16 Feature Distribution
This method extends the univariate Feature Histogram method to visualize the distribution of two numerical features on a scatter plot. It helps reveal patterns such as correlations, clusters, trends, or outliers.

16.2 Marginal Distribution
Marginal distributions (the distribution of a single feature) are plotted at the top and the right of the scatter plot. Users can choose the plot type from the dropdown menu.

gaussian fit: provides a kernel-density estimate using Gaussian kernels. It uses gaussian_kde from scipy.stats and sets all parameters to default values.
16.3 2D Gaussian Mixture Model
Using the same method as fitting a 1D Gaussian Mixture Model, users can fit a 2D GMM by specifying Max Components and Min Weight Threshold for each color group.
Ellipses that capture approximately 95% of the points in each subcomponent are drawn. The color of the ellipses is determined by the color group that the subcomponent belongs to.
Each ellipse represents a subcomponent of the GMM.
Center of the ellipse is the mean of the subcomponent (\(\mu_x, \mu_y\)).
The ellipse is rotated by \(\theta = \arctan2\!\left(v_{1y}, v_{1x} \right)\), where \(\mathbf{v}_1 = \begin{bmatrix} v_{1x} \\ v_{1y} \end{bmatrix}\) is the first eigenvector of the covariance matrix, so that the major axis of the ellipse is aligned with the eigenvector corresponding to the largest eigenvalue.
The semi-axis lengths are \(r\sqrt{\lambda_1}\) and \(r\sqrt{\lambda_2}\), where \(\lambda_1\) and \(\lambda_2\) are the covariance eigenvalues (variances along the principal axes) scaled by \(r = \sqrt{\chi^2_{\,\mathrm{df}=2,\,p=0.95}}\) (Mahalanobis distance) that captures approximately 95% of the points in the subcomponent.
All the components below will be rendered for each color group, which is created by user-chosen categorical features in Color by.

Users can click on a legend group to hide/show the data points in that group. In the above example, to avoid cluttering the plot, the orange group is hidden.
Tables of subcomponents’ means, standard deviations, and weights are reported on the side.

The classification result can be saved by clicking:

The classification is done by hard assignment to determine which GMM component each data point belongs to. It appends a new categorical feature column called 2D_GMM_group to the filtered dataset, the values of which are {color_group}_group1, {color_group}_group2, etc. The downloaded dataset keeps all the features plus the new categorical feature column, which is recognized by any method in Data Analysis as a categorical feature like others.

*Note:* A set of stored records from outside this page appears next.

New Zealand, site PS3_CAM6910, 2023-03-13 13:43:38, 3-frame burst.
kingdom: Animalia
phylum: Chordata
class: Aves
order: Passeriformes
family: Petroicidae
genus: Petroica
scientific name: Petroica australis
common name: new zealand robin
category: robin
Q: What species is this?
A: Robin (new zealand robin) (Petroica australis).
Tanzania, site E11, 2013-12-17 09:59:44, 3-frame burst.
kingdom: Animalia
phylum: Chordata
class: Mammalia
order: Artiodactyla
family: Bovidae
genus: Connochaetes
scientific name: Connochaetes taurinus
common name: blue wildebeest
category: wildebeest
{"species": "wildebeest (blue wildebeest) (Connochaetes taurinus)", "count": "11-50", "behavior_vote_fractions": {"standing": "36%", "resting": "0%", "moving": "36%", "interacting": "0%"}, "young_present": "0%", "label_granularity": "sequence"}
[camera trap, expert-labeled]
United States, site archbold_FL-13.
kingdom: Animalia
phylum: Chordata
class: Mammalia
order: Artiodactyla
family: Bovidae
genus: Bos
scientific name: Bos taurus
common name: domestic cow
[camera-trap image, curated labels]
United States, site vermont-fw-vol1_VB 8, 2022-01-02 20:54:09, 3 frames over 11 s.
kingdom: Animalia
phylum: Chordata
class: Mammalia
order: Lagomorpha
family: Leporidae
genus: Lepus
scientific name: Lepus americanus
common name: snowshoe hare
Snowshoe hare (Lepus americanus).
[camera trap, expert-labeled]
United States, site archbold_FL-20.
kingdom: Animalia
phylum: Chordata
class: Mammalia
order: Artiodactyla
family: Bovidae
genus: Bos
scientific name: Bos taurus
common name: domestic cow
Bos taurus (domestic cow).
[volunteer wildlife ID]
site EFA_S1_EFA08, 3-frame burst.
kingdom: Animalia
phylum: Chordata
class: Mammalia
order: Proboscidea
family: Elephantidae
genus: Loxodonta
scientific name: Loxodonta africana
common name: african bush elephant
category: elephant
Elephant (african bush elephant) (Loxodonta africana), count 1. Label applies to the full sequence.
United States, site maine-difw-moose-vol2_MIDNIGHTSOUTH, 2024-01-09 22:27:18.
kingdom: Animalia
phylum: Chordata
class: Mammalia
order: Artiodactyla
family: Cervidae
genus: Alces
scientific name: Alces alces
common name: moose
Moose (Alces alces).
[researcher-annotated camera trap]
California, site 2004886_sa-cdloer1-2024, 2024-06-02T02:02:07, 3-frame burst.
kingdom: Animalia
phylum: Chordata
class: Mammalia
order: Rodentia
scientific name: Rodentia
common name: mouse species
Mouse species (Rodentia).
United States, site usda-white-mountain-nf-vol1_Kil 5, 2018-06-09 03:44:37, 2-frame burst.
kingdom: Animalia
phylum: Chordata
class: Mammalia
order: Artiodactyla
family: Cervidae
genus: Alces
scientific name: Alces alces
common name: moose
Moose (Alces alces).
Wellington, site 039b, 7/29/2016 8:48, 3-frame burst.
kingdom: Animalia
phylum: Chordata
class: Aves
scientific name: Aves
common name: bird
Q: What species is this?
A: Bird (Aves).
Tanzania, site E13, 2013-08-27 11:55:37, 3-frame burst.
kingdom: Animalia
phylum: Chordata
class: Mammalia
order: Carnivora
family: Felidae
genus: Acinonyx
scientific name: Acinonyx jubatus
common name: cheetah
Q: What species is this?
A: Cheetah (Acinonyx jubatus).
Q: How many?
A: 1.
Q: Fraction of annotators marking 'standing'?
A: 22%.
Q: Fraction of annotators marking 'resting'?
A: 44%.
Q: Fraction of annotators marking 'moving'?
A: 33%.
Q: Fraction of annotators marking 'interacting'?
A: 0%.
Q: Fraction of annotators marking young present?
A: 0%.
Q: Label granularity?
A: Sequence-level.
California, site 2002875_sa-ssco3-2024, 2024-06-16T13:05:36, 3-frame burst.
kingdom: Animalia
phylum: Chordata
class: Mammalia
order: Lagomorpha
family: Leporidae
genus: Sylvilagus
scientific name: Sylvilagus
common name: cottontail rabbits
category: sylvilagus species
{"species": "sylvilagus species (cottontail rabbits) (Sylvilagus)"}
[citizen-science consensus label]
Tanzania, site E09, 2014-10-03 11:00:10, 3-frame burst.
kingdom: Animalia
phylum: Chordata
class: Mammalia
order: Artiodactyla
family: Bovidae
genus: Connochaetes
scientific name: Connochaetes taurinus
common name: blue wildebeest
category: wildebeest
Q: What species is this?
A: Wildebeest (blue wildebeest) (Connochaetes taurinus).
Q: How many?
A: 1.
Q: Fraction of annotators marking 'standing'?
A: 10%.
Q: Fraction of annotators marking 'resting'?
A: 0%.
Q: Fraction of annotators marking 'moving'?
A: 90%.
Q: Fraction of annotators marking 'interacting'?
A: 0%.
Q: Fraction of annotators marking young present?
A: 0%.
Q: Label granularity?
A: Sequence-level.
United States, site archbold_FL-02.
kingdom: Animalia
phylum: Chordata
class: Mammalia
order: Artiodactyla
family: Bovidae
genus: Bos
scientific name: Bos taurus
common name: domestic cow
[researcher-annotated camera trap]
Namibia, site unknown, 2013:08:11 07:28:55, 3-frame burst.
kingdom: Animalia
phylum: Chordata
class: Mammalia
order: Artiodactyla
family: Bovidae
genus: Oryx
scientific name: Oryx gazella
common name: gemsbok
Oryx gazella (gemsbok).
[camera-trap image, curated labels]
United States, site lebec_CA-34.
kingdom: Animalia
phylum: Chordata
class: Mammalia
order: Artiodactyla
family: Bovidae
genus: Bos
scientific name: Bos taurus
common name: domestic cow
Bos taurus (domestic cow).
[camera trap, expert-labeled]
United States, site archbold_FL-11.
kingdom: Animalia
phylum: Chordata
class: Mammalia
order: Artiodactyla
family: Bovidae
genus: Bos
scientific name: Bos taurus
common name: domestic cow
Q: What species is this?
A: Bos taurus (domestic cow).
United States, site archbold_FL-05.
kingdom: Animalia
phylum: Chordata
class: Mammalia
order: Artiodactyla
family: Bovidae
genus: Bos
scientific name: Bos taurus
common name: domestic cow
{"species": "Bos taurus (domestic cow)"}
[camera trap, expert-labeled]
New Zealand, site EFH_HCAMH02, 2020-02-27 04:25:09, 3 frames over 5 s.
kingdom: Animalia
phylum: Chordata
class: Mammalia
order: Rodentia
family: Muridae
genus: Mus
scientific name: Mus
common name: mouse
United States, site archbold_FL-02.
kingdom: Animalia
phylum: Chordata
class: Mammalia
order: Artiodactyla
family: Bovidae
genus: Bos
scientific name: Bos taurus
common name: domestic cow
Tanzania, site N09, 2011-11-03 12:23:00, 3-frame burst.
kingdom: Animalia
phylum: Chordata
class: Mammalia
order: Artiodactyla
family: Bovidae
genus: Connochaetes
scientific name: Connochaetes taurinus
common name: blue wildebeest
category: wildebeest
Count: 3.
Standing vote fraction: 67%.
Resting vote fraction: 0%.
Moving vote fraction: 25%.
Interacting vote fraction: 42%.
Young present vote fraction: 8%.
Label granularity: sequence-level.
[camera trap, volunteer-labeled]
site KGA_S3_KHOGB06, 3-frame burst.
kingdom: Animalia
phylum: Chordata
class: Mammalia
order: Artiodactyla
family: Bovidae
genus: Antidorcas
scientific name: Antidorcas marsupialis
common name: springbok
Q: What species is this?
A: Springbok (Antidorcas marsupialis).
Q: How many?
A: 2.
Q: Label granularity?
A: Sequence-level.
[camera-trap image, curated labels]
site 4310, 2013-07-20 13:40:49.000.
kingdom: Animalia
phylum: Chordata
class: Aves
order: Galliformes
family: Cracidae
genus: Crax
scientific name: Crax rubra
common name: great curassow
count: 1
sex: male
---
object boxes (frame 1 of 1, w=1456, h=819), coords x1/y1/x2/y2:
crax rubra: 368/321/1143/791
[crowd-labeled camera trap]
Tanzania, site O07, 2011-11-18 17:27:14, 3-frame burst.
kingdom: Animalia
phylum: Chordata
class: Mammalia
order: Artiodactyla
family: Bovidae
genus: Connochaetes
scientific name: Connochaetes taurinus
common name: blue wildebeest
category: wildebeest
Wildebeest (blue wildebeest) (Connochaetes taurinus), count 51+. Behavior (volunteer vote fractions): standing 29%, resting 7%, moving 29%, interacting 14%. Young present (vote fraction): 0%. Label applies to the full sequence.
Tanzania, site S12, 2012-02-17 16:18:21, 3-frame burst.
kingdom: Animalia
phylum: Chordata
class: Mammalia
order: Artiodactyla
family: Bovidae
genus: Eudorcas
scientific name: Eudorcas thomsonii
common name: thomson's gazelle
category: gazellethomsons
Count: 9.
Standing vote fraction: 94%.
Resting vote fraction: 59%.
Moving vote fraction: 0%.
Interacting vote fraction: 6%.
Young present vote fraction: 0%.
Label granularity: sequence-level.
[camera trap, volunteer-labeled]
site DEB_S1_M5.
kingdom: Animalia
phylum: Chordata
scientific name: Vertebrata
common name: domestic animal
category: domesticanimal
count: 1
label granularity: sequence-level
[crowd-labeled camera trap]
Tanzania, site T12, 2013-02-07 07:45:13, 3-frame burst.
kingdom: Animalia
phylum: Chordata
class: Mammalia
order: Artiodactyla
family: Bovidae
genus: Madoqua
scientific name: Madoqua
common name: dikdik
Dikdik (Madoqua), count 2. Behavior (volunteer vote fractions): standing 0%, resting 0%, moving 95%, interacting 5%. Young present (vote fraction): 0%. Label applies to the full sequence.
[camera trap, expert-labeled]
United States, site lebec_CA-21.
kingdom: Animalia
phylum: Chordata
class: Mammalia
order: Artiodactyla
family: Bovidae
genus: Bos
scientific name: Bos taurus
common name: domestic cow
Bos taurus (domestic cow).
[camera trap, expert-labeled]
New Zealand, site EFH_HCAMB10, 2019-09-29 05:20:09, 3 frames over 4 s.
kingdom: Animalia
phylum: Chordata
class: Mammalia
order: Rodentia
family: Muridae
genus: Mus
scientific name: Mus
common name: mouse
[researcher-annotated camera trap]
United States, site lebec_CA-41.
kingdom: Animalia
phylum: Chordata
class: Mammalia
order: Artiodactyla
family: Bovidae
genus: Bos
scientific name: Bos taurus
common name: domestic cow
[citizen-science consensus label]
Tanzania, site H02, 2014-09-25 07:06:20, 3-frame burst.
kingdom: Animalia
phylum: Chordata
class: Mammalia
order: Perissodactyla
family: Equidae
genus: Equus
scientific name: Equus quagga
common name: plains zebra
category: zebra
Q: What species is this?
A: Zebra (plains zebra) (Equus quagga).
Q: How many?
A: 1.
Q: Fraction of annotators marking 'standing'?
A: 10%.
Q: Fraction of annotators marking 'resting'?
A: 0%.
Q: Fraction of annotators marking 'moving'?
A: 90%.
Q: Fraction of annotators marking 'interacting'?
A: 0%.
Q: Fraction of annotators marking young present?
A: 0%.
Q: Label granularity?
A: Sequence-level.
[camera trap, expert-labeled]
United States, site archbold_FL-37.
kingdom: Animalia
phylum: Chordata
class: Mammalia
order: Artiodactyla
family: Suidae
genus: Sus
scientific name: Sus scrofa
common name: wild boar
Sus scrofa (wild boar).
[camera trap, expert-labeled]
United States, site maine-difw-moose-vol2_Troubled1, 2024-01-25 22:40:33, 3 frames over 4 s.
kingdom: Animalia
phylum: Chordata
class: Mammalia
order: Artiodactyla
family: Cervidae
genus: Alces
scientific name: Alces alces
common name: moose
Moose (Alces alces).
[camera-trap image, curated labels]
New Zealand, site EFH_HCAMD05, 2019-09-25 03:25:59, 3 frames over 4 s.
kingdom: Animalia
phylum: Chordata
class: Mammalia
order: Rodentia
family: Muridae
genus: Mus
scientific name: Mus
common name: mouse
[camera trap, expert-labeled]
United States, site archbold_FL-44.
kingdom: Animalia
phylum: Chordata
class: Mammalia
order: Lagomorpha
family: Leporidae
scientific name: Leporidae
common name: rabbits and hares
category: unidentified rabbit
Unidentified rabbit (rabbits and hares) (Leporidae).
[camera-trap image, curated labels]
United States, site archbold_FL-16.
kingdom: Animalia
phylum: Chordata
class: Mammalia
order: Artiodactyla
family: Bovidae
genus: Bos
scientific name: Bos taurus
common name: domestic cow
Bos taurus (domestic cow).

The rows that pass the filters are included.
16.4 Regression line
A linear regression line is fitted to the data points in each color group. The key statistics are reported on the side.

\(R^{2}\) tells how much of the variability in \(y\) is captured by the model, compared to just predicting the \(\bar{y}\).
- \(R^{2} = 1\) → perfect prediction.
- \(R^{2} = 0\) → model predicts no better than the mean.